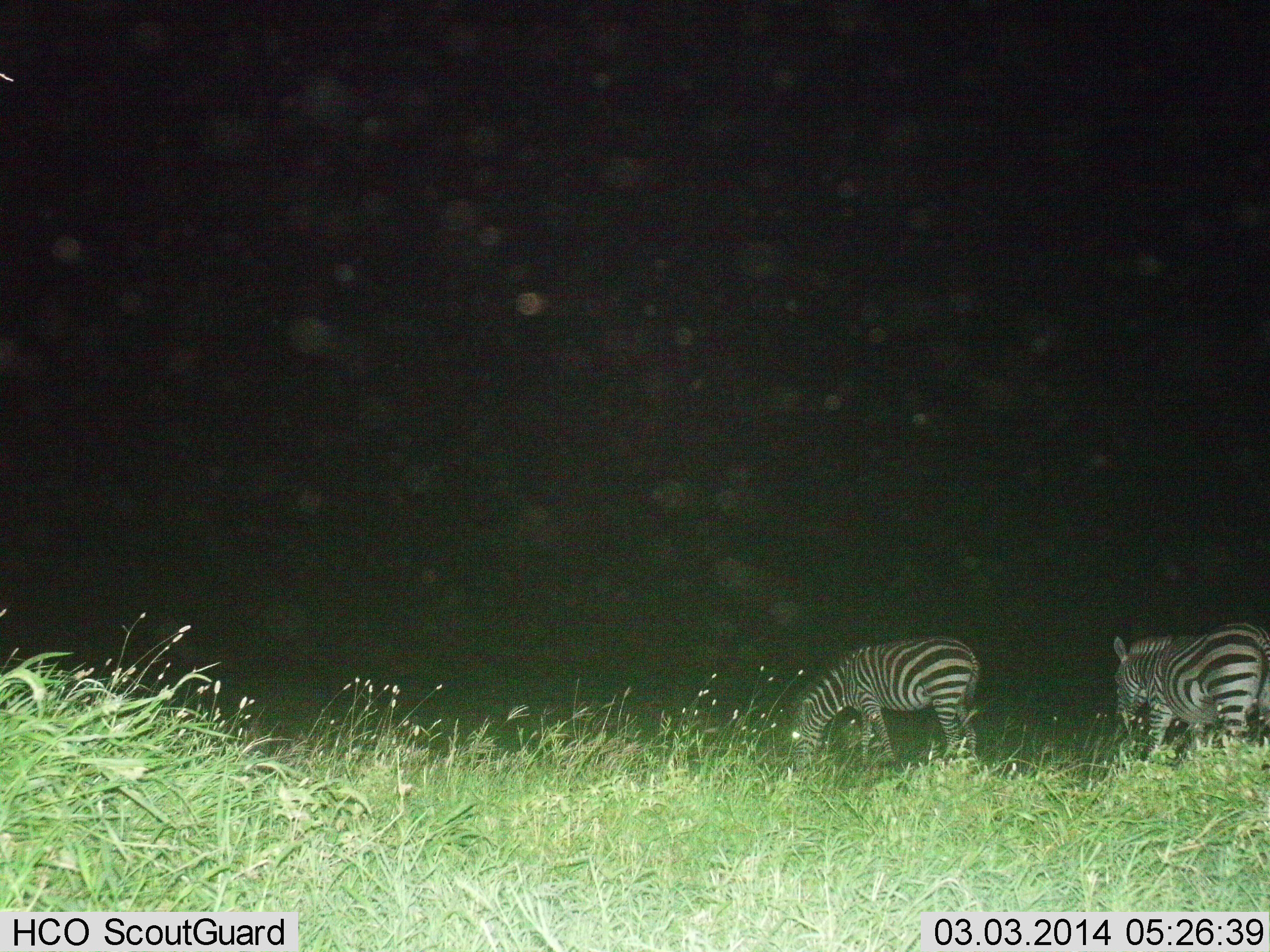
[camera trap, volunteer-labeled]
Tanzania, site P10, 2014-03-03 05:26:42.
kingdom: Animalia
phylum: Chordata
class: Mammalia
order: Perissodactyla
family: Equidae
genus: Equus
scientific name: Equus quagga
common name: plains zebra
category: zebra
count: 2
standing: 20%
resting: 0%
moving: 30%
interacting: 0%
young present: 0%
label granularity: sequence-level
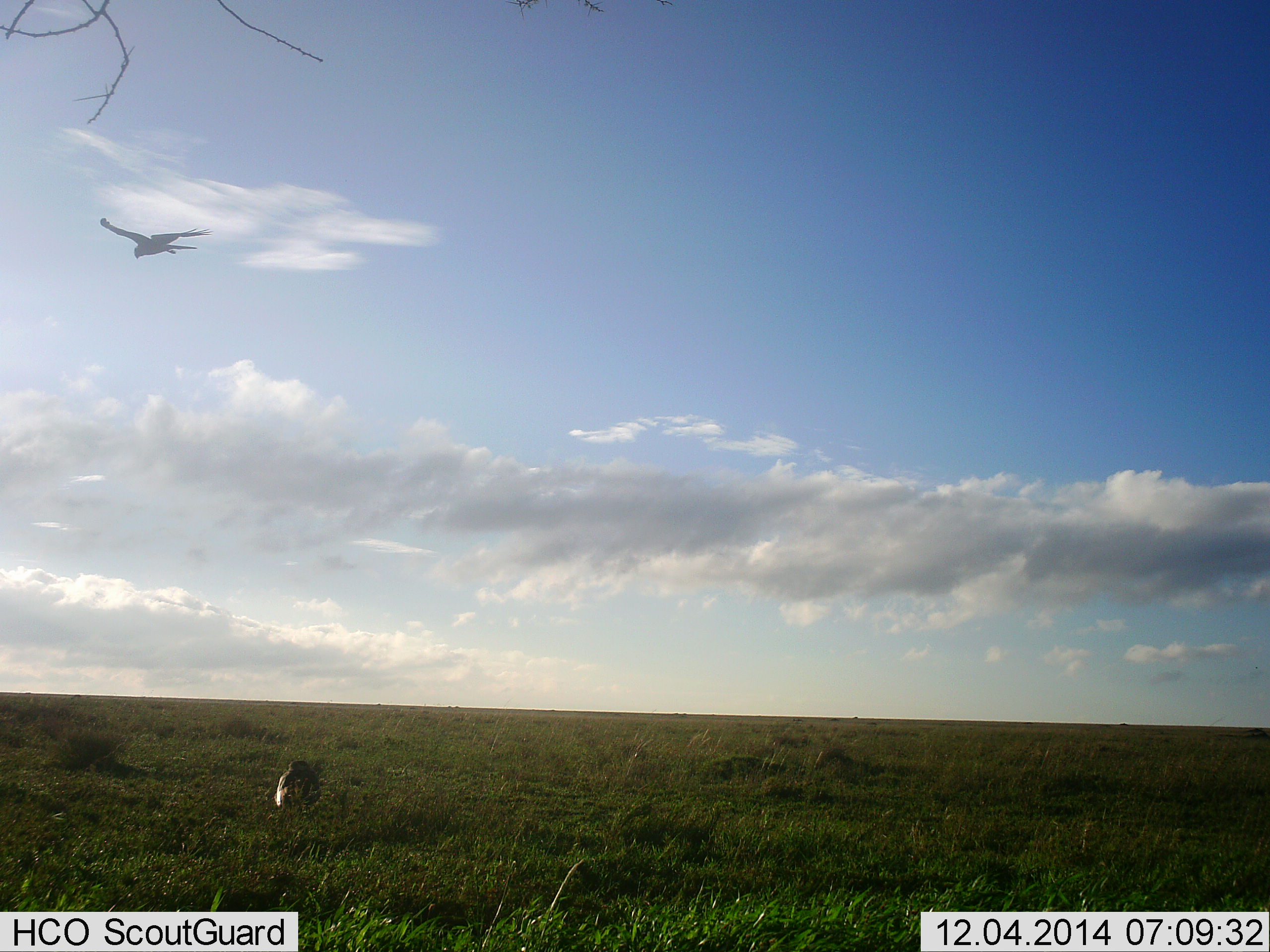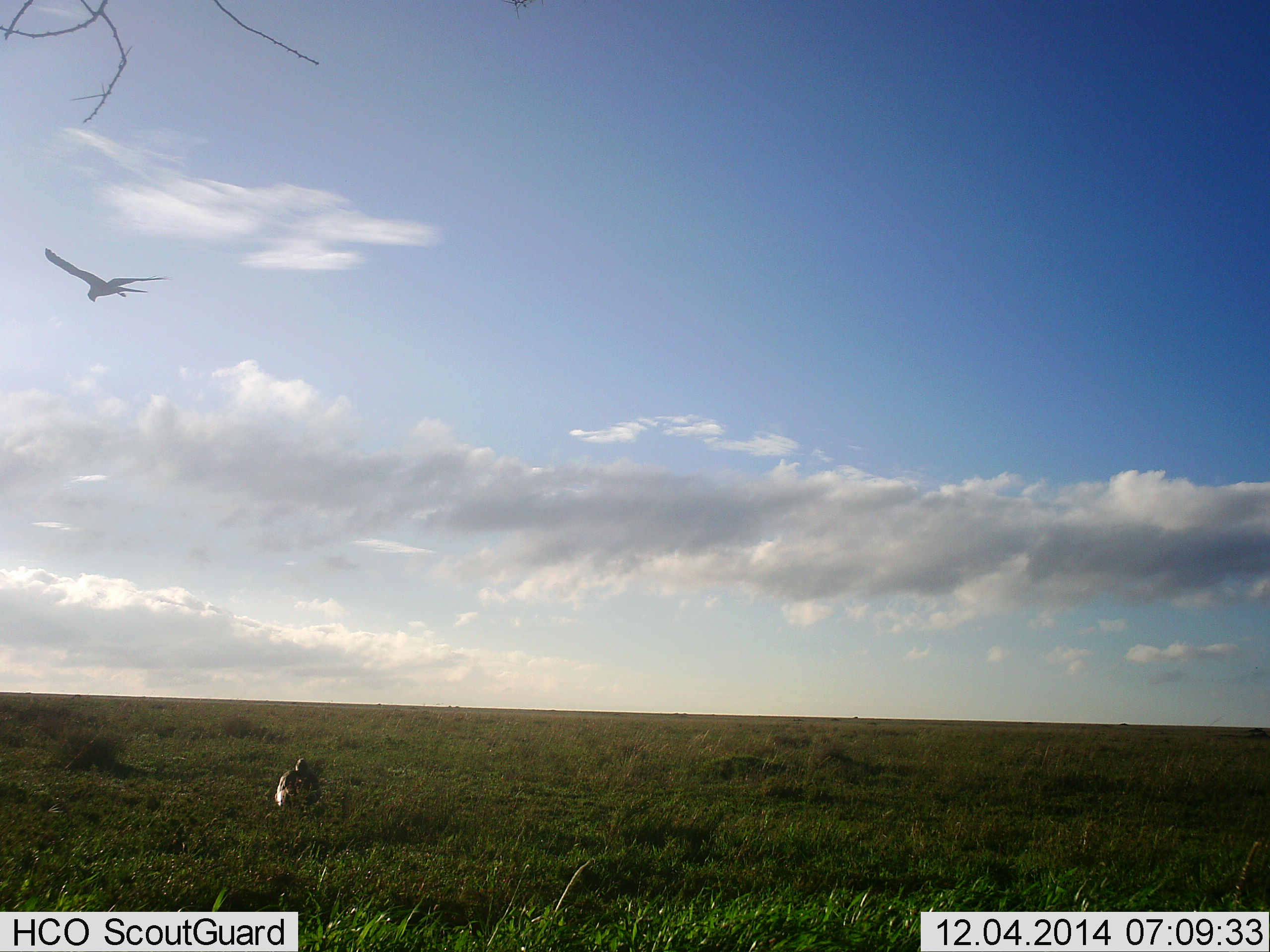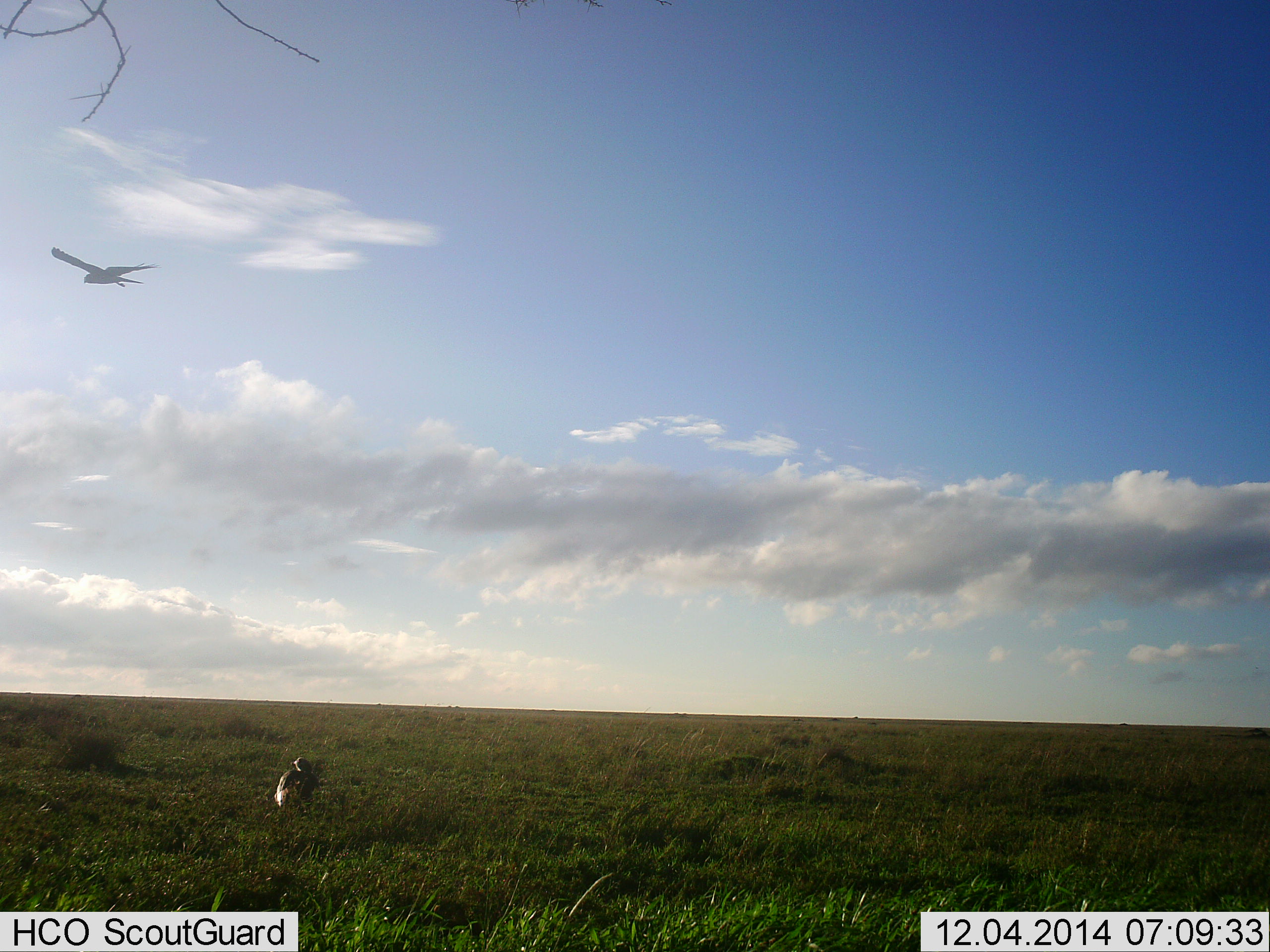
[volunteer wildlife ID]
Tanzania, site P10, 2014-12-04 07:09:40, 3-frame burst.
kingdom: Animalia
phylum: Chordata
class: Aves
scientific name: Aves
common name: bird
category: otherbird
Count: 2.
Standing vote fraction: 45%.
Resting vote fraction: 9%.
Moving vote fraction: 91%.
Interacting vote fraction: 0%.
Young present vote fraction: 0%.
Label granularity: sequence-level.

^^^^

Filter the entries above and return only the lines holding "level".

label granularity: sequence-level
Label granularity: sequence-level.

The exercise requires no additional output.